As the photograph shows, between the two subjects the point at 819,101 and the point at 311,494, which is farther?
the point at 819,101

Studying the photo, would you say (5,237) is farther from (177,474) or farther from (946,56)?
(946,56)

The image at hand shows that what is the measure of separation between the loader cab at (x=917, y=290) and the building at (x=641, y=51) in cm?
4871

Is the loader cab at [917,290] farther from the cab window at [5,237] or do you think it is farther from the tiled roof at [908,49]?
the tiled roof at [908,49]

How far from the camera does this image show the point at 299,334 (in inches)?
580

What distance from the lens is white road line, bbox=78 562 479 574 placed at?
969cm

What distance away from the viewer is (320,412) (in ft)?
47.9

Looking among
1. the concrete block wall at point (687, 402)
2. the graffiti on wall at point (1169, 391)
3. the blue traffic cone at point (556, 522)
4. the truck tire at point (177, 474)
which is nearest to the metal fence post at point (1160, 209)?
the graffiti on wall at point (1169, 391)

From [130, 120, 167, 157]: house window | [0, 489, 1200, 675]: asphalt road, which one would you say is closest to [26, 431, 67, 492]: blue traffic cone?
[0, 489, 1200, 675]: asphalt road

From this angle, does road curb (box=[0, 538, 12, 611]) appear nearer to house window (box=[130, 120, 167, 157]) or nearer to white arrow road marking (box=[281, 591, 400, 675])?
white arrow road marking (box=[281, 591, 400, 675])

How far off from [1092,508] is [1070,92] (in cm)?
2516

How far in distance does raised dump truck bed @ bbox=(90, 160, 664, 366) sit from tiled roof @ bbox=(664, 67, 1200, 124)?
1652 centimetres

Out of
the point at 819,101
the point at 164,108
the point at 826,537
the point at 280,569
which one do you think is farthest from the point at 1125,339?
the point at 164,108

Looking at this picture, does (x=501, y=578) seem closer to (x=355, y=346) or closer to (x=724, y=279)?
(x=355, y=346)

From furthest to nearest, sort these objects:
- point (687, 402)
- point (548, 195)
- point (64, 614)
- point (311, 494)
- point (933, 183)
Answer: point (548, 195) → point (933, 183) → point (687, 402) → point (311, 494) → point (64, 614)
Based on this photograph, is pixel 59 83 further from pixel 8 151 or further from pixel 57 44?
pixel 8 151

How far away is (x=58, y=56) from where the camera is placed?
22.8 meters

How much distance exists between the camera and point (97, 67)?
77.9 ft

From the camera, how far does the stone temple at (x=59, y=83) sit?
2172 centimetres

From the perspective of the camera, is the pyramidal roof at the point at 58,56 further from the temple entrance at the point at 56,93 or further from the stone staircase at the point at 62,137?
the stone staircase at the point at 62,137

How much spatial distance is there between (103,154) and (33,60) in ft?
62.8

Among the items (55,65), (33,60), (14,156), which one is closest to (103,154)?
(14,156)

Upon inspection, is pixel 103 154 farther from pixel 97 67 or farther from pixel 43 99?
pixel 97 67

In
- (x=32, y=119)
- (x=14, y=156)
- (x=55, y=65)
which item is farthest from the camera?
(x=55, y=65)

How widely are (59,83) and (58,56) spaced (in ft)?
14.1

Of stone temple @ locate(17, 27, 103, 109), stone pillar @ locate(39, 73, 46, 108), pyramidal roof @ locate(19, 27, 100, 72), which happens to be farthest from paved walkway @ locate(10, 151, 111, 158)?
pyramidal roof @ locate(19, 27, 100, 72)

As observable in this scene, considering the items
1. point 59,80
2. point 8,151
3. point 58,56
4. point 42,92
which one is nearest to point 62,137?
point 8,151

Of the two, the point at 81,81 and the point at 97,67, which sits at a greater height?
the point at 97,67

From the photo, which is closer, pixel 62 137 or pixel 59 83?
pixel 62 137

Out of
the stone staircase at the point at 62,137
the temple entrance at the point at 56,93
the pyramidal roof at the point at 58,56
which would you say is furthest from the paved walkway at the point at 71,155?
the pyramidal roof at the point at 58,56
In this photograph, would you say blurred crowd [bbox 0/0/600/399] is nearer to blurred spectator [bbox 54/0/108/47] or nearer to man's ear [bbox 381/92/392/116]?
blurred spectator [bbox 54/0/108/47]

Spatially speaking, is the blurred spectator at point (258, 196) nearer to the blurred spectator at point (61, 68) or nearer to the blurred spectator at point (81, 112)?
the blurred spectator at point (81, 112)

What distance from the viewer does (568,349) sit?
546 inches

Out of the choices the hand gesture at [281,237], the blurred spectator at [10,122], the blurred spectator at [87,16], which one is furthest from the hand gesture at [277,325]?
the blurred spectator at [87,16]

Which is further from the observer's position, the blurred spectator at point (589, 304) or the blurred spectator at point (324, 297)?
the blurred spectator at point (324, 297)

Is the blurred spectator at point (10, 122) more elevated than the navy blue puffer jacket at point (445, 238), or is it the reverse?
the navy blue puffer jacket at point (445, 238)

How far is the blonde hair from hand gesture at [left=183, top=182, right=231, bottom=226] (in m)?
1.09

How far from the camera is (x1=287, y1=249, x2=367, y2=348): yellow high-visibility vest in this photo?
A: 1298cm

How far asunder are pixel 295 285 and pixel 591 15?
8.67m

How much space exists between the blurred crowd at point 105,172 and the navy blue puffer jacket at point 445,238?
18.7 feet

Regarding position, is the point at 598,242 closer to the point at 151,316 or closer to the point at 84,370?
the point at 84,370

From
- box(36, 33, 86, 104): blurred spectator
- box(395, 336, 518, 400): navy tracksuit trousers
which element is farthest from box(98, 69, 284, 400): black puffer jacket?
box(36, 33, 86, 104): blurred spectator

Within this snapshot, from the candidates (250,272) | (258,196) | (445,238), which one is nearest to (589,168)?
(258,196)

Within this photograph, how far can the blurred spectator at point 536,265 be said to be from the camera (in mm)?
_ _ _
Aim of the task:
Recite the full listing above exactly.

Problem solution:
As the photograph shows, between the two subjects the point at 819,101 and the point at 311,494, which is farther?
the point at 819,101

Studying the photo, would you say (5,237) is farther from (177,474) or farther from (946,56)?
(946,56)

The image at hand shows that what is the measure of separation between the loader cab at (x=917, y=290) and the building at (x=641, y=51) in cm?
4871

Is the loader cab at [917,290] farther from the cab window at [5,237] or do you think it is farther from the tiled roof at [908,49]?
the tiled roof at [908,49]

How far from the camera does this image show the point at 299,334 (in inches)?
580

What distance from the lens is white road line, bbox=78 562 479 574 placed at?
969cm

What distance away from the viewer is (320,412) (in ft)?
47.9

Looking among
1. the concrete block wall at point (687, 402)
2. the graffiti on wall at point (1169, 391)
3. the blue traffic cone at point (556, 522)
4. the truck tire at point (177, 474)
which is nearest to the metal fence post at point (1160, 209)?
the graffiti on wall at point (1169, 391)

From [130, 120, 167, 157]: house window | [0, 489, 1200, 675]: asphalt road, which one would you say is closest to [26, 431, 67, 492]: blue traffic cone?
[0, 489, 1200, 675]: asphalt road

From this angle, does road curb (box=[0, 538, 12, 611]) appear nearer to house window (box=[130, 120, 167, 157]) or nearer to white arrow road marking (box=[281, 591, 400, 675])?
white arrow road marking (box=[281, 591, 400, 675])

How far off from [1092,508] is [1070,92] (in cm)?
2516

How far in distance does raised dump truck bed @ bbox=(90, 160, 664, 366) sit from tiled roof @ bbox=(664, 67, 1200, 124)?
1652 centimetres

Out of
the point at 819,101
the point at 164,108
the point at 826,537
the point at 280,569
which one do you think is farthest from the point at 1125,339?
the point at 164,108

Looking at this picture, does (x=501, y=578) seem closer to (x=355, y=346) or closer to (x=724, y=279)?
(x=355, y=346)

From furthest to nearest, sort these objects:
- point (687, 402)
- point (548, 195)
- point (64, 614)
- point (311, 494)
- point (933, 183)
Answer: point (548, 195) → point (933, 183) → point (687, 402) → point (311, 494) → point (64, 614)
Based on this photograph, is pixel 59 83 further from pixel 8 151 or further from pixel 57 44?
pixel 8 151

How far away is (x=58, y=56) from where the camera is placed?
22.8 meters

How much distance exists between the camera and point (97, 67)?
77.9 ft

From the camera, how far does the stone temple at (x=59, y=83) sit?
2172 centimetres

From the perspective of the camera, is the pyramidal roof at the point at 58,56 further from the temple entrance at the point at 56,93 or further from the stone staircase at the point at 62,137?
the stone staircase at the point at 62,137

How much spatial distance is there between (103,154) and (33,60) in ft?
62.8

Among the items (55,65), (33,60), (14,156), which one is closest to (103,154)?
(14,156)

Upon inspection, is pixel 103 154 farther from pixel 97 67 or farther from pixel 43 99?
pixel 97 67

In
- (x=32, y=119)
- (x=14, y=156)
- (x=55, y=65)
which item is farthest from the camera?
(x=55, y=65)

How widely are (59,83) and (58,56) spaced (in ft)?
14.1

Of stone temple @ locate(17, 27, 103, 109), stone pillar @ locate(39, 73, 46, 108), pyramidal roof @ locate(19, 27, 100, 72), which happens to be farthest from paved walkway @ locate(10, 151, 111, 158)?
pyramidal roof @ locate(19, 27, 100, 72)

As observable in this scene, considering the items
1. point 59,80
2. point 8,151
3. point 58,56
4. point 42,92
which one is nearest to point 62,137?
point 8,151

Of the two, the point at 81,81 and the point at 97,67, which sits at a greater height?
the point at 97,67

From the photo, which is closer, pixel 62 137 or pixel 59 83?
pixel 62 137

Out of
the stone staircase at the point at 62,137
the temple entrance at the point at 56,93
the pyramidal roof at the point at 58,56
which would you say is furthest from the paved walkway at the point at 71,155?
the pyramidal roof at the point at 58,56
In this photograph, would you say blurred crowd [bbox 0/0/600/399] is nearer to blurred spectator [bbox 54/0/108/47] or nearer to man's ear [bbox 381/92/392/116]?
blurred spectator [bbox 54/0/108/47]

Spatially speaking, is the blurred spectator at point (258, 196) nearer to the blurred spectator at point (61, 68) or nearer to the blurred spectator at point (81, 112)?
the blurred spectator at point (81, 112)

What distance from the viewer does (568,349) sit?
546 inches

Out of the choices the hand gesture at [281,237], the blurred spectator at [10,122], the blurred spectator at [87,16], which one is furthest from the hand gesture at [277,325]?
the blurred spectator at [87,16]

Which is further from the observer's position, the blurred spectator at point (589, 304) or the blurred spectator at point (324, 297)?
the blurred spectator at point (324, 297)

Is the blurred spectator at point (10, 122) more elevated than the navy blue puffer jacket at point (445, 238), or is it the reverse?
the navy blue puffer jacket at point (445, 238)

How far is the blonde hair from hand gesture at [left=183, top=182, right=231, bottom=226] (in m)?
1.09

How far from the camera is (x1=287, y1=249, x2=367, y2=348): yellow high-visibility vest in this photo?
A: 1298cm

How far asunder are pixel 295 285 and pixel 591 15?
8.67m

How much space exists between the blurred crowd at point 105,172 and the navy blue puffer jacket at point 445,238?
18.7 feet

Regarding position, is the point at 598,242 closer to the point at 151,316 or closer to the point at 84,370?
the point at 84,370

From
- box(36, 33, 86, 104): blurred spectator
- box(395, 336, 518, 400): navy tracksuit trousers
which element is farthest from box(98, 69, 284, 400): black puffer jacket?
box(36, 33, 86, 104): blurred spectator

Within this snapshot, from the candidates (250,272) | (258,196) | (445,238), which one is nearest to (589,168)?
(258,196)

Within this photograph, how far can the blurred spectator at point 536,265 be said to be from the camera (in mm)?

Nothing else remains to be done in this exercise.